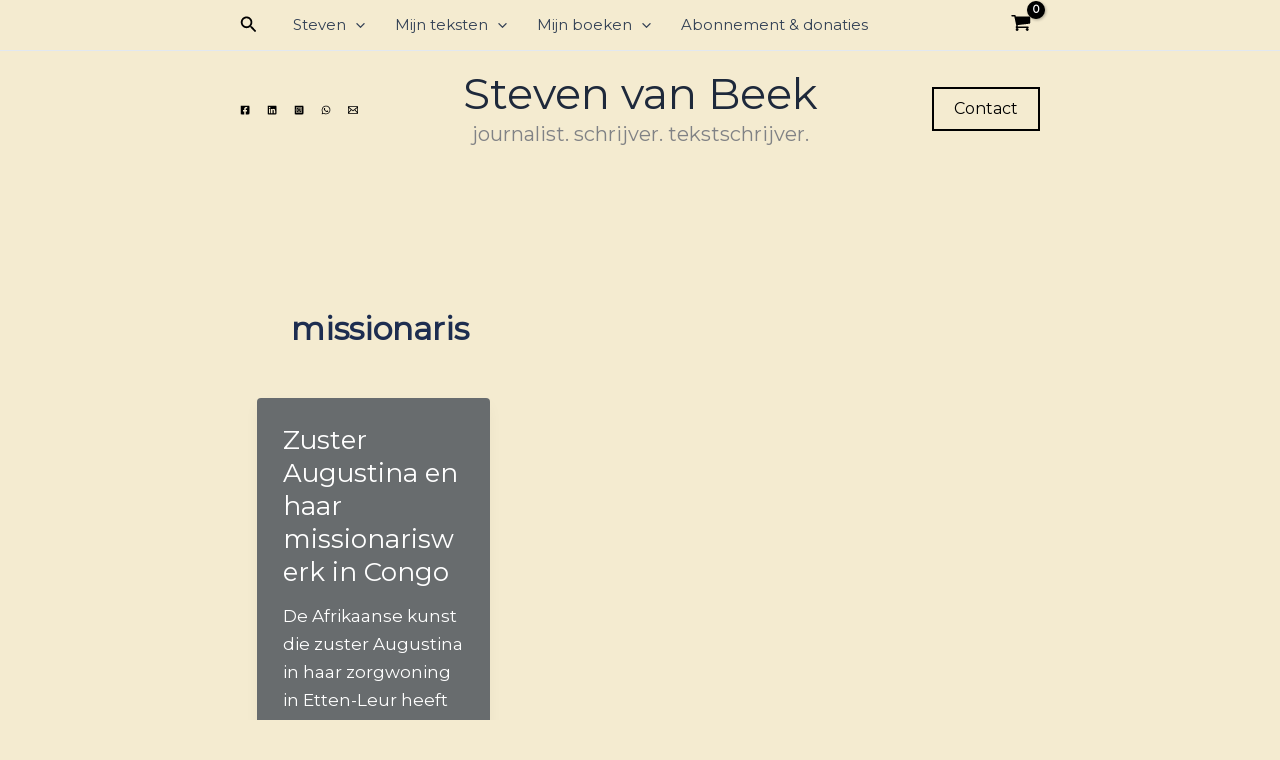

--- FILE ---
content_type: text/html; charset=utf-8
request_url: https://www.google.com/recaptcha/api2/aframe
body_size: 185
content:
<!DOCTYPE HTML><html><head><meta http-equiv="content-type" content="text/html; charset=UTF-8"></head><body><script nonce="VHPzzwJPdA7Y1jgAPWURtw">/** Anti-fraud and anti-abuse applications only. See google.com/recaptcha */ try{var clients={'sodar':'https://pagead2.googlesyndication.com/pagead/sodar?'};window.addEventListener("message",function(a){try{if(a.source===window.parent){var b=JSON.parse(a.data);var c=clients[b['id']];if(c){var d=document.createElement('img');d.src=c+b['params']+'&rc='+(localStorage.getItem("rc::a")?sessionStorage.getItem("rc::b"):"");window.document.body.appendChild(d);sessionStorage.setItem("rc::e",parseInt(sessionStorage.getItem("rc::e")||0)+1);localStorage.setItem("rc::h",'1769378719956');}}}catch(b){}});window.parent.postMessage("_grecaptcha_ready", "*");}catch(b){}</script></body></html>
.....
• [Exercise description]
Your task is to return each line of the data above that contains the string "text".

• [Output]
content_type: text/html; charset=utf-8
<!DOCTYPE HTML><html><head><meta http-equiv="content-type" content="text/html; charset=UTF-8"></head><body><script nonce="VHPzzwJPdA7Y1jgAPWURtw">/** Anti-fraud and anti-abuse applications only. See google.com/recaptcha */ try{var clients={'sodar':'https://pagead2.googlesyndication.com/pagead/sodar?'};window.addEventListener("message",function(a){try{if(a.source===window.parent){var b=JSON.parse(a.data);var c=clients[b['id']];if(c){var d=document.createElement('img');d.src=c+b['params']+'&rc='+(localStorage.getItem("rc::a")?sessionStorage.getItem("rc::b"):"");window.document.body.appendChild(d);sessionStorage.setItem("rc::e",parseInt(sessionStorage.getItem("rc::e")||0)+1);localStorage.setItem("rc::h",'1769378719956');}}}catch(b){}});window.parent.postMessage("_grecaptcha_ready", "*");}catch(b){}</script></body></html>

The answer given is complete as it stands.